I wonder, whether it's relevant to suggest/porpose that all the Drupal modules and the CMS core itself be compatible with PHP 5.3.0 or later 5.3 releases of PHP? I have switched to that version and sites began exhibiting minor glitches.

I can pay no attention that Trackback tries to insert the record instead of updating it when I update the node with Trackback enabled.

I can neglect that Pathauto+Transliteration stopped to transliterate the URLs from non-English languages.

I can discard error messages when I am redirected to /batch&xxxxxxx address when performing site update (running update.php) And so on and so forth.

But it could really help if it were stated, whether the given PHP version compatibility could be considered a must for Drupal and its modules - and when.

To downgrade PHP is always not the very attractive idea.

Thanks.

Comments

vm’s picture

Stated like it is here: http://drupal.org/requirements

Specifically:

PHP

Recommended: PHP 5.2.x
Required: PHP version 4.3.5 or higher (Contributed modules may not support this version of PHP)

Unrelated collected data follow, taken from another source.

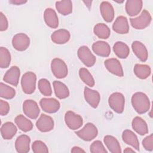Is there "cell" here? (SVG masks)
I'll list each match as a JSON object with an SVG mask.
<instances>
[{
	"label": "cell",
	"mask_w": 153,
	"mask_h": 153,
	"mask_svg": "<svg viewBox=\"0 0 153 153\" xmlns=\"http://www.w3.org/2000/svg\"><path fill=\"white\" fill-rule=\"evenodd\" d=\"M131 105L139 114L148 112L150 108V101L148 96L143 92H136L131 97Z\"/></svg>",
	"instance_id": "6da1fadb"
},
{
	"label": "cell",
	"mask_w": 153,
	"mask_h": 153,
	"mask_svg": "<svg viewBox=\"0 0 153 153\" xmlns=\"http://www.w3.org/2000/svg\"><path fill=\"white\" fill-rule=\"evenodd\" d=\"M36 76L32 72L25 73L21 79V86L23 91L27 94H32L36 88Z\"/></svg>",
	"instance_id": "7a4b0ae2"
},
{
	"label": "cell",
	"mask_w": 153,
	"mask_h": 153,
	"mask_svg": "<svg viewBox=\"0 0 153 153\" xmlns=\"http://www.w3.org/2000/svg\"><path fill=\"white\" fill-rule=\"evenodd\" d=\"M152 17L149 12L143 10L140 16L135 18H130V24L136 29H143L148 27L151 22Z\"/></svg>",
	"instance_id": "3957f363"
},
{
	"label": "cell",
	"mask_w": 153,
	"mask_h": 153,
	"mask_svg": "<svg viewBox=\"0 0 153 153\" xmlns=\"http://www.w3.org/2000/svg\"><path fill=\"white\" fill-rule=\"evenodd\" d=\"M108 103L110 108L114 112L118 114H121L124 109L125 97L121 93H113L109 97Z\"/></svg>",
	"instance_id": "277c9868"
},
{
	"label": "cell",
	"mask_w": 153,
	"mask_h": 153,
	"mask_svg": "<svg viewBox=\"0 0 153 153\" xmlns=\"http://www.w3.org/2000/svg\"><path fill=\"white\" fill-rule=\"evenodd\" d=\"M51 69L54 76L59 79L65 78L68 73V69L65 62L59 58H54L51 62Z\"/></svg>",
	"instance_id": "5b68a950"
},
{
	"label": "cell",
	"mask_w": 153,
	"mask_h": 153,
	"mask_svg": "<svg viewBox=\"0 0 153 153\" xmlns=\"http://www.w3.org/2000/svg\"><path fill=\"white\" fill-rule=\"evenodd\" d=\"M75 134L85 141H91L97 136L98 130L93 123H88L82 128L75 131Z\"/></svg>",
	"instance_id": "8992f818"
},
{
	"label": "cell",
	"mask_w": 153,
	"mask_h": 153,
	"mask_svg": "<svg viewBox=\"0 0 153 153\" xmlns=\"http://www.w3.org/2000/svg\"><path fill=\"white\" fill-rule=\"evenodd\" d=\"M77 55L80 60L87 67H91L96 63V57L87 46L80 47L78 50Z\"/></svg>",
	"instance_id": "52a82bcc"
},
{
	"label": "cell",
	"mask_w": 153,
	"mask_h": 153,
	"mask_svg": "<svg viewBox=\"0 0 153 153\" xmlns=\"http://www.w3.org/2000/svg\"><path fill=\"white\" fill-rule=\"evenodd\" d=\"M65 121L66 126L72 130L79 128L83 124V120L81 116L72 111H68L65 113Z\"/></svg>",
	"instance_id": "ba28073f"
},
{
	"label": "cell",
	"mask_w": 153,
	"mask_h": 153,
	"mask_svg": "<svg viewBox=\"0 0 153 153\" xmlns=\"http://www.w3.org/2000/svg\"><path fill=\"white\" fill-rule=\"evenodd\" d=\"M12 45L14 48L17 51H25L30 45V38L25 33H17L13 38Z\"/></svg>",
	"instance_id": "9c48e42d"
},
{
	"label": "cell",
	"mask_w": 153,
	"mask_h": 153,
	"mask_svg": "<svg viewBox=\"0 0 153 153\" xmlns=\"http://www.w3.org/2000/svg\"><path fill=\"white\" fill-rule=\"evenodd\" d=\"M23 111L27 117L33 120L36 119L40 113V109L37 103L30 99L24 101L23 103Z\"/></svg>",
	"instance_id": "30bf717a"
},
{
	"label": "cell",
	"mask_w": 153,
	"mask_h": 153,
	"mask_svg": "<svg viewBox=\"0 0 153 153\" xmlns=\"http://www.w3.org/2000/svg\"><path fill=\"white\" fill-rule=\"evenodd\" d=\"M39 105L44 112L49 114L56 112L60 107V102L54 98H42L39 101Z\"/></svg>",
	"instance_id": "8fae6325"
},
{
	"label": "cell",
	"mask_w": 153,
	"mask_h": 153,
	"mask_svg": "<svg viewBox=\"0 0 153 153\" xmlns=\"http://www.w3.org/2000/svg\"><path fill=\"white\" fill-rule=\"evenodd\" d=\"M37 128L41 132H48L54 128V121L49 115L42 114L36 122Z\"/></svg>",
	"instance_id": "7c38bea8"
},
{
	"label": "cell",
	"mask_w": 153,
	"mask_h": 153,
	"mask_svg": "<svg viewBox=\"0 0 153 153\" xmlns=\"http://www.w3.org/2000/svg\"><path fill=\"white\" fill-rule=\"evenodd\" d=\"M104 65L107 70L114 75L122 77L124 75L123 69L120 61L115 58H110L106 59Z\"/></svg>",
	"instance_id": "4fadbf2b"
},
{
	"label": "cell",
	"mask_w": 153,
	"mask_h": 153,
	"mask_svg": "<svg viewBox=\"0 0 153 153\" xmlns=\"http://www.w3.org/2000/svg\"><path fill=\"white\" fill-rule=\"evenodd\" d=\"M20 75V69L16 66H13L5 72L3 80L5 82L16 87L19 84Z\"/></svg>",
	"instance_id": "5bb4252c"
},
{
	"label": "cell",
	"mask_w": 153,
	"mask_h": 153,
	"mask_svg": "<svg viewBox=\"0 0 153 153\" xmlns=\"http://www.w3.org/2000/svg\"><path fill=\"white\" fill-rule=\"evenodd\" d=\"M84 96L85 101L93 108H96L100 100V96L99 93L94 90L85 87L84 90Z\"/></svg>",
	"instance_id": "9a60e30c"
},
{
	"label": "cell",
	"mask_w": 153,
	"mask_h": 153,
	"mask_svg": "<svg viewBox=\"0 0 153 153\" xmlns=\"http://www.w3.org/2000/svg\"><path fill=\"white\" fill-rule=\"evenodd\" d=\"M114 31L119 34H126L129 32V25L127 17L120 16L117 17L112 25Z\"/></svg>",
	"instance_id": "2e32d148"
},
{
	"label": "cell",
	"mask_w": 153,
	"mask_h": 153,
	"mask_svg": "<svg viewBox=\"0 0 153 153\" xmlns=\"http://www.w3.org/2000/svg\"><path fill=\"white\" fill-rule=\"evenodd\" d=\"M30 139L26 134H22L17 137L15 142V148L19 153H26L30 150Z\"/></svg>",
	"instance_id": "e0dca14e"
},
{
	"label": "cell",
	"mask_w": 153,
	"mask_h": 153,
	"mask_svg": "<svg viewBox=\"0 0 153 153\" xmlns=\"http://www.w3.org/2000/svg\"><path fill=\"white\" fill-rule=\"evenodd\" d=\"M133 53L141 62H146L148 59V53L145 45L140 41H133L131 44Z\"/></svg>",
	"instance_id": "ac0fdd59"
},
{
	"label": "cell",
	"mask_w": 153,
	"mask_h": 153,
	"mask_svg": "<svg viewBox=\"0 0 153 153\" xmlns=\"http://www.w3.org/2000/svg\"><path fill=\"white\" fill-rule=\"evenodd\" d=\"M100 11L105 22L110 23L114 20L115 15L114 9L109 2L103 1L101 2L100 5Z\"/></svg>",
	"instance_id": "d6986e66"
},
{
	"label": "cell",
	"mask_w": 153,
	"mask_h": 153,
	"mask_svg": "<svg viewBox=\"0 0 153 153\" xmlns=\"http://www.w3.org/2000/svg\"><path fill=\"white\" fill-rule=\"evenodd\" d=\"M93 51L101 57H108L111 53V47L109 44L103 41H98L92 45Z\"/></svg>",
	"instance_id": "ffe728a7"
},
{
	"label": "cell",
	"mask_w": 153,
	"mask_h": 153,
	"mask_svg": "<svg viewBox=\"0 0 153 153\" xmlns=\"http://www.w3.org/2000/svg\"><path fill=\"white\" fill-rule=\"evenodd\" d=\"M44 19L46 25L51 28L56 29L59 26V19L56 12L51 8H47L44 13Z\"/></svg>",
	"instance_id": "44dd1931"
},
{
	"label": "cell",
	"mask_w": 153,
	"mask_h": 153,
	"mask_svg": "<svg viewBox=\"0 0 153 153\" xmlns=\"http://www.w3.org/2000/svg\"><path fill=\"white\" fill-rule=\"evenodd\" d=\"M71 35L68 30L64 29H58L54 31L51 35V41L57 44H63L70 39Z\"/></svg>",
	"instance_id": "7402d4cb"
},
{
	"label": "cell",
	"mask_w": 153,
	"mask_h": 153,
	"mask_svg": "<svg viewBox=\"0 0 153 153\" xmlns=\"http://www.w3.org/2000/svg\"><path fill=\"white\" fill-rule=\"evenodd\" d=\"M143 6L141 0H128L126 2V11L128 16H134L138 14Z\"/></svg>",
	"instance_id": "603a6c76"
},
{
	"label": "cell",
	"mask_w": 153,
	"mask_h": 153,
	"mask_svg": "<svg viewBox=\"0 0 153 153\" xmlns=\"http://www.w3.org/2000/svg\"><path fill=\"white\" fill-rule=\"evenodd\" d=\"M123 140L127 145L139 151V142L136 134L130 130H125L122 134Z\"/></svg>",
	"instance_id": "cb8c5ba5"
},
{
	"label": "cell",
	"mask_w": 153,
	"mask_h": 153,
	"mask_svg": "<svg viewBox=\"0 0 153 153\" xmlns=\"http://www.w3.org/2000/svg\"><path fill=\"white\" fill-rule=\"evenodd\" d=\"M17 129L16 126L12 122L4 123L1 128V133L3 139L5 140L11 139L16 134Z\"/></svg>",
	"instance_id": "d4e9b609"
},
{
	"label": "cell",
	"mask_w": 153,
	"mask_h": 153,
	"mask_svg": "<svg viewBox=\"0 0 153 153\" xmlns=\"http://www.w3.org/2000/svg\"><path fill=\"white\" fill-rule=\"evenodd\" d=\"M132 128L139 134L145 135L148 133V128L146 121L139 117H134L131 123Z\"/></svg>",
	"instance_id": "484cf974"
},
{
	"label": "cell",
	"mask_w": 153,
	"mask_h": 153,
	"mask_svg": "<svg viewBox=\"0 0 153 153\" xmlns=\"http://www.w3.org/2000/svg\"><path fill=\"white\" fill-rule=\"evenodd\" d=\"M53 85L56 96L60 99H63L69 96V91L67 86L59 81H54L53 82Z\"/></svg>",
	"instance_id": "4316f807"
},
{
	"label": "cell",
	"mask_w": 153,
	"mask_h": 153,
	"mask_svg": "<svg viewBox=\"0 0 153 153\" xmlns=\"http://www.w3.org/2000/svg\"><path fill=\"white\" fill-rule=\"evenodd\" d=\"M103 141L108 150L112 153H120L121 149L118 140L114 136L106 135L103 138Z\"/></svg>",
	"instance_id": "83f0119b"
},
{
	"label": "cell",
	"mask_w": 153,
	"mask_h": 153,
	"mask_svg": "<svg viewBox=\"0 0 153 153\" xmlns=\"http://www.w3.org/2000/svg\"><path fill=\"white\" fill-rule=\"evenodd\" d=\"M113 50L116 56L120 59H126L130 53L128 46L121 41H117L114 44Z\"/></svg>",
	"instance_id": "f1b7e54d"
},
{
	"label": "cell",
	"mask_w": 153,
	"mask_h": 153,
	"mask_svg": "<svg viewBox=\"0 0 153 153\" xmlns=\"http://www.w3.org/2000/svg\"><path fill=\"white\" fill-rule=\"evenodd\" d=\"M15 123L22 131L27 132L30 131L33 128V124L30 120L26 118L23 115H17L14 119Z\"/></svg>",
	"instance_id": "f546056e"
},
{
	"label": "cell",
	"mask_w": 153,
	"mask_h": 153,
	"mask_svg": "<svg viewBox=\"0 0 153 153\" xmlns=\"http://www.w3.org/2000/svg\"><path fill=\"white\" fill-rule=\"evenodd\" d=\"M56 8L59 13L66 16L72 12V2L70 0L56 1Z\"/></svg>",
	"instance_id": "4dcf8cb0"
},
{
	"label": "cell",
	"mask_w": 153,
	"mask_h": 153,
	"mask_svg": "<svg viewBox=\"0 0 153 153\" xmlns=\"http://www.w3.org/2000/svg\"><path fill=\"white\" fill-rule=\"evenodd\" d=\"M93 32L98 38L103 39H108L111 34L109 27L104 23L96 24L94 27Z\"/></svg>",
	"instance_id": "1f68e13d"
},
{
	"label": "cell",
	"mask_w": 153,
	"mask_h": 153,
	"mask_svg": "<svg viewBox=\"0 0 153 153\" xmlns=\"http://www.w3.org/2000/svg\"><path fill=\"white\" fill-rule=\"evenodd\" d=\"M134 73L137 78L144 79L151 75V69L147 65L136 64L134 67Z\"/></svg>",
	"instance_id": "d6a6232c"
},
{
	"label": "cell",
	"mask_w": 153,
	"mask_h": 153,
	"mask_svg": "<svg viewBox=\"0 0 153 153\" xmlns=\"http://www.w3.org/2000/svg\"><path fill=\"white\" fill-rule=\"evenodd\" d=\"M11 57L9 50L5 48L1 47L0 48V67L1 68H8L11 62Z\"/></svg>",
	"instance_id": "836d02e7"
},
{
	"label": "cell",
	"mask_w": 153,
	"mask_h": 153,
	"mask_svg": "<svg viewBox=\"0 0 153 153\" xmlns=\"http://www.w3.org/2000/svg\"><path fill=\"white\" fill-rule=\"evenodd\" d=\"M79 75L81 79L88 86L92 87L94 85V79L87 69L85 68H80L79 71Z\"/></svg>",
	"instance_id": "e575fe53"
},
{
	"label": "cell",
	"mask_w": 153,
	"mask_h": 153,
	"mask_svg": "<svg viewBox=\"0 0 153 153\" xmlns=\"http://www.w3.org/2000/svg\"><path fill=\"white\" fill-rule=\"evenodd\" d=\"M16 95L15 90L3 82L0 83V96L5 99H11Z\"/></svg>",
	"instance_id": "d590c367"
},
{
	"label": "cell",
	"mask_w": 153,
	"mask_h": 153,
	"mask_svg": "<svg viewBox=\"0 0 153 153\" xmlns=\"http://www.w3.org/2000/svg\"><path fill=\"white\" fill-rule=\"evenodd\" d=\"M38 89L41 93L45 96H50L52 94V89L48 80L45 78L40 79L38 84Z\"/></svg>",
	"instance_id": "8d00e7d4"
},
{
	"label": "cell",
	"mask_w": 153,
	"mask_h": 153,
	"mask_svg": "<svg viewBox=\"0 0 153 153\" xmlns=\"http://www.w3.org/2000/svg\"><path fill=\"white\" fill-rule=\"evenodd\" d=\"M32 151L35 153H47L48 149L47 145L41 140H35L32 145Z\"/></svg>",
	"instance_id": "74e56055"
},
{
	"label": "cell",
	"mask_w": 153,
	"mask_h": 153,
	"mask_svg": "<svg viewBox=\"0 0 153 153\" xmlns=\"http://www.w3.org/2000/svg\"><path fill=\"white\" fill-rule=\"evenodd\" d=\"M91 153H107L108 151L106 150L104 145L100 140L94 141L90 145V148Z\"/></svg>",
	"instance_id": "f35d334b"
},
{
	"label": "cell",
	"mask_w": 153,
	"mask_h": 153,
	"mask_svg": "<svg viewBox=\"0 0 153 153\" xmlns=\"http://www.w3.org/2000/svg\"><path fill=\"white\" fill-rule=\"evenodd\" d=\"M142 145L143 148L149 151H152L153 150V134L145 137L142 140Z\"/></svg>",
	"instance_id": "ab89813d"
},
{
	"label": "cell",
	"mask_w": 153,
	"mask_h": 153,
	"mask_svg": "<svg viewBox=\"0 0 153 153\" xmlns=\"http://www.w3.org/2000/svg\"><path fill=\"white\" fill-rule=\"evenodd\" d=\"M10 111L9 103L3 100H0V114L2 116L6 115Z\"/></svg>",
	"instance_id": "60d3db41"
},
{
	"label": "cell",
	"mask_w": 153,
	"mask_h": 153,
	"mask_svg": "<svg viewBox=\"0 0 153 153\" xmlns=\"http://www.w3.org/2000/svg\"><path fill=\"white\" fill-rule=\"evenodd\" d=\"M8 26V20L6 16L2 13H0V30L1 32L5 31L7 29Z\"/></svg>",
	"instance_id": "b9f144b4"
},
{
	"label": "cell",
	"mask_w": 153,
	"mask_h": 153,
	"mask_svg": "<svg viewBox=\"0 0 153 153\" xmlns=\"http://www.w3.org/2000/svg\"><path fill=\"white\" fill-rule=\"evenodd\" d=\"M71 152L73 153H80V152H85V151L78 146H74L71 149Z\"/></svg>",
	"instance_id": "7bdbcfd3"
},
{
	"label": "cell",
	"mask_w": 153,
	"mask_h": 153,
	"mask_svg": "<svg viewBox=\"0 0 153 153\" xmlns=\"http://www.w3.org/2000/svg\"><path fill=\"white\" fill-rule=\"evenodd\" d=\"M10 3L15 4V5H22L23 4H25L27 2V1H23V0H12L9 1Z\"/></svg>",
	"instance_id": "ee69618b"
},
{
	"label": "cell",
	"mask_w": 153,
	"mask_h": 153,
	"mask_svg": "<svg viewBox=\"0 0 153 153\" xmlns=\"http://www.w3.org/2000/svg\"><path fill=\"white\" fill-rule=\"evenodd\" d=\"M124 152H135V151L131 148L127 147L124 150Z\"/></svg>",
	"instance_id": "f6af8a7d"
},
{
	"label": "cell",
	"mask_w": 153,
	"mask_h": 153,
	"mask_svg": "<svg viewBox=\"0 0 153 153\" xmlns=\"http://www.w3.org/2000/svg\"><path fill=\"white\" fill-rule=\"evenodd\" d=\"M83 2L86 4V5H87L88 8H90V6H91V2H92V1H84Z\"/></svg>",
	"instance_id": "bcb514c9"
}]
</instances>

•PHP 5.3 is not currently supported by Drupal 6.x.
•PHP 5.2 or higher will be a requirement for Drupal 7.

Others have already tried to make D6 and modules compatible with PHP 5.3, some succeeded in some areas and others did not in other areas and still others have no intention on working with PHP 5.3 until they upgrade their modules to work with D7. Largely because their hosts still use 5.2.x.

Realistically a deployment of a new version of PHP, specifically one that deprecates functions, should have been tested before deploying on a production server. I in being cautioous did so on a localhost to see what issues would arise using an export of a production sites databases and it's files.